Ground Round had four owners in a 22-year span; Imperial Group retained Ground Round when Howard Johnson was sold to the Marriott Corporation in 1985, and its headquarters moved in the Boston area from North Quincy to Weymouth. Hanson Group USA purchased Imperial in 1986; three years later, International Proteins Corporation acquired Ground Round for $93 million, at which time the restaurant chain had 215 locations (178 corporate-owned). In the meantime, the once-simple menu had grown to over 200 items, the chain had failed to keep up with the times, the buildings and their decor were outdated, and the restaurant saw its market share drop. The menu size increases, which included such dishes as swordfish and Mexican pizza, stemmed in part from attempts to diversify a menu heavy on meat dishes. Competitors such as Chili's and Applebee's siphoned market share; in 1994, the 207-unit system implemented its first-ever image advertising campaign as well as a restaurant remodeling plan. The constant changes in ownership caused money that otherwise might have gone to updating restaurants to be diverted to debt payments. Such chain staples as peanuts and free popcorn were scrapped or scaled back in attempts to modernize.

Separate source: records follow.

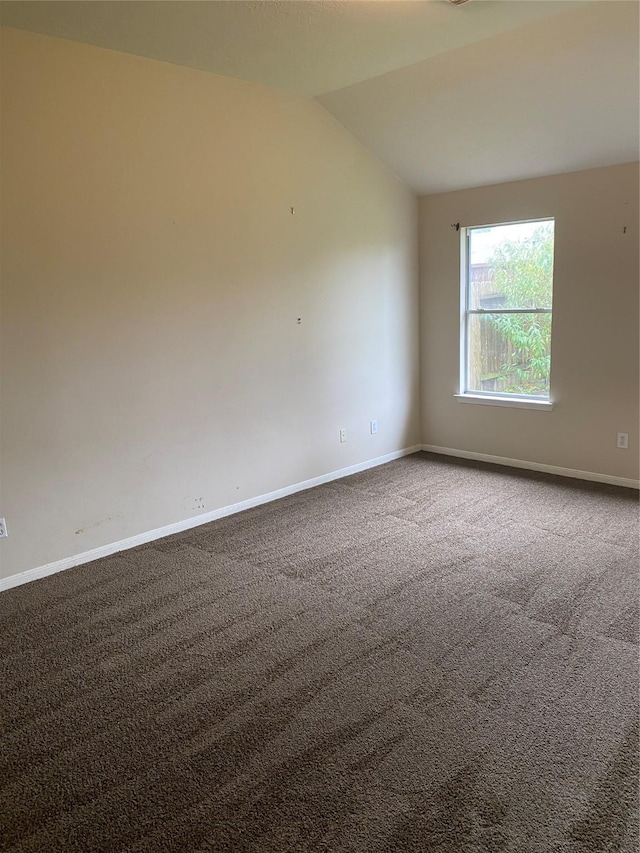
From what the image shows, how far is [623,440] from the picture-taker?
4332 mm

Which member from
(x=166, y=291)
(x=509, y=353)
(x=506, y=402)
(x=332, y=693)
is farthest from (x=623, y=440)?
(x=166, y=291)

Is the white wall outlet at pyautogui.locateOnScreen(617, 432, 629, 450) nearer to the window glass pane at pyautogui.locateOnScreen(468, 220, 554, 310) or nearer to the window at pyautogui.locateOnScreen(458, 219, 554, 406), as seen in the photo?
the window at pyautogui.locateOnScreen(458, 219, 554, 406)

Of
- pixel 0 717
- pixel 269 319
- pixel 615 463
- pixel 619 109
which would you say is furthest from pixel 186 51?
pixel 615 463

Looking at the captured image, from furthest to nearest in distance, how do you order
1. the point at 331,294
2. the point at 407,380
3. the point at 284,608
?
the point at 407,380, the point at 331,294, the point at 284,608

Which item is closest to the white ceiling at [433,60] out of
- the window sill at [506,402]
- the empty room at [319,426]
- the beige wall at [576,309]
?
the empty room at [319,426]

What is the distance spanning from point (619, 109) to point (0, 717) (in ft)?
14.2

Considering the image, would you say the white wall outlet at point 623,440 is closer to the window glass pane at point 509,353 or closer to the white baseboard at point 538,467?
the white baseboard at point 538,467

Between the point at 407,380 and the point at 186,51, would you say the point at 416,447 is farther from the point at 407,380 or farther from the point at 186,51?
the point at 186,51

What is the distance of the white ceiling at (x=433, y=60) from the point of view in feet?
9.08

After sales slowed in the casual-dining segment and Chili's and Applebee's were able to invest more in advertising, it was acquired by Boston Ventures Management in 1997; two years prior, a merger with a group of senior investors fell through due to high interest rates. The privatization of the previously publicly traded Ground Round increased its debt burden. In spite of a 2000 relaunch with a new prototype and a slimming down of the menu from 300 items to 80, the company struggled after sales of 19 company-owned units fell through, causing it to default on loan payments. Refranchising attempts left corporate with the worst performers in the chain.

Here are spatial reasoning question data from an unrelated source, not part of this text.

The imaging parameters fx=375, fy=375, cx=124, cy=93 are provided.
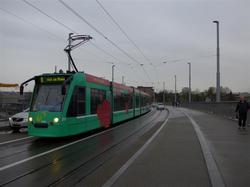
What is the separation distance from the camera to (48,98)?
15.0 meters

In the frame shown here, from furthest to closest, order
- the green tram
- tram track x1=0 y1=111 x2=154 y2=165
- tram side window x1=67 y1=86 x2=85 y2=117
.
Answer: tram side window x1=67 y1=86 x2=85 y2=117
the green tram
tram track x1=0 y1=111 x2=154 y2=165

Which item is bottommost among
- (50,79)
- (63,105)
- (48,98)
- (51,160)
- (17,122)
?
(51,160)

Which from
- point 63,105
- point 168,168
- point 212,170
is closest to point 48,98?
point 63,105

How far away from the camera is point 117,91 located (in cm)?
2475

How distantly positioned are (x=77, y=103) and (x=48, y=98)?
124 centimetres

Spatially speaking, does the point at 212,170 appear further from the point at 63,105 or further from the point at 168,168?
the point at 63,105

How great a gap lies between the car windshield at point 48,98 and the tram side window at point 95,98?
9.21ft

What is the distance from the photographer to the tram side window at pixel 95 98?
701 inches

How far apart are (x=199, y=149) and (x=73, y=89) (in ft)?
18.8

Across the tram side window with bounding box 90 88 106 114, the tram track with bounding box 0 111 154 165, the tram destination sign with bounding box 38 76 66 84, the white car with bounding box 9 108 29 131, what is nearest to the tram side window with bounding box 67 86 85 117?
the tram destination sign with bounding box 38 76 66 84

===Bankruptcy and cooperative ownership===
On February 13, 2004, Foothill Capital Management and Boston Ventures Management terminated their credit facilities for the chain. That day, all corporate-owned restaurants, almost half of the Ground Rounds then open, abruptly closed their doors. The franchisor for Ground Round, American Hospitality Concepts, filed for Chapter 11 bankruptcy on February 19. Nation's Restaurant News reported that "the mass layoffs and hasty restaurant lockups on that Friday afternoon, catching scores of diners in the middle of unfinished meals, were of a scale not seen in the restaurant industry in recent memory" and franchise owners were equally as taken aback by the news. While franchised stores—which on the whole were higher-performing than corporate locations—remained open, sales fell as confused consumers assumed all restaurants had closed. A group of franchisees bought out the company and started the Ground Round Independent Owners Cooperative, LLC. They beat out U.S. Residential Properties, a Dallas-based real estate investment trust, by agreeing to settle $40 million in cure claims. After the bankruptcy, Ground Round emerged as a 71-unit system, with 64 restaurants part of the cooperative and seven owned by other franchisees.

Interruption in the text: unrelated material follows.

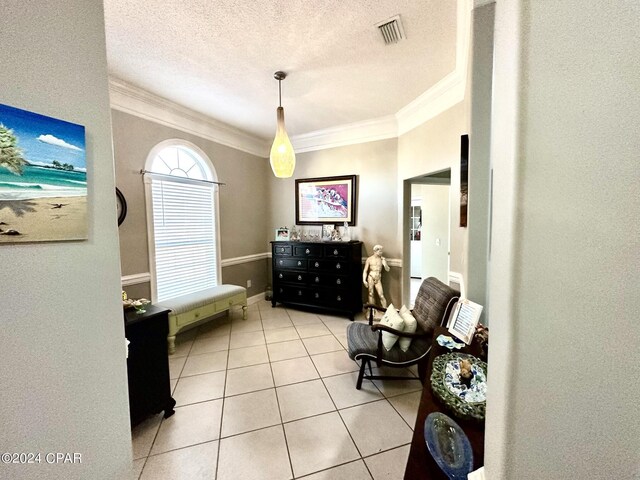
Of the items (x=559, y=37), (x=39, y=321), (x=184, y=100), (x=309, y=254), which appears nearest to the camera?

In 2011, the Independent Owners Cooperative paid down its remaining loans from the 2004 acquisition. A new location opened in 2012 in New Jersey attached to a 26-lane bowling alley. There were 27 units by 2013, when the company declared its interest in expanding outside the chain's traditional base. Most of the remaining units were clustered in the Upper Midwest and Northeast. There were 15 units by 2021, when Ground Round launched another attempt to grow its market share with a beer-focused concept to open inside a Best Western hotel in Waterloo, Iowa. Locations from Missouri to New York state have closed as independent restaurateurs retire or sell the buildings.

By August 2024, there were three Ground Rounds in the U.S.; two in North Dakota and one in Ohio. By that year, Joseph and Nachi Shea acquired the rights to the Ground Round name, with the existing locations continuing as licensed units, and announced plans to open a new location in Shrewsbury, Massachusetts, which opened in January 2025, bringing the amount of total locations to four. A previous location there operated until 2004, and Joseph Shea often visited it as a child. The restaurant announced it would pass out popcorn instead of peanuts due to allergy and fire code regulations.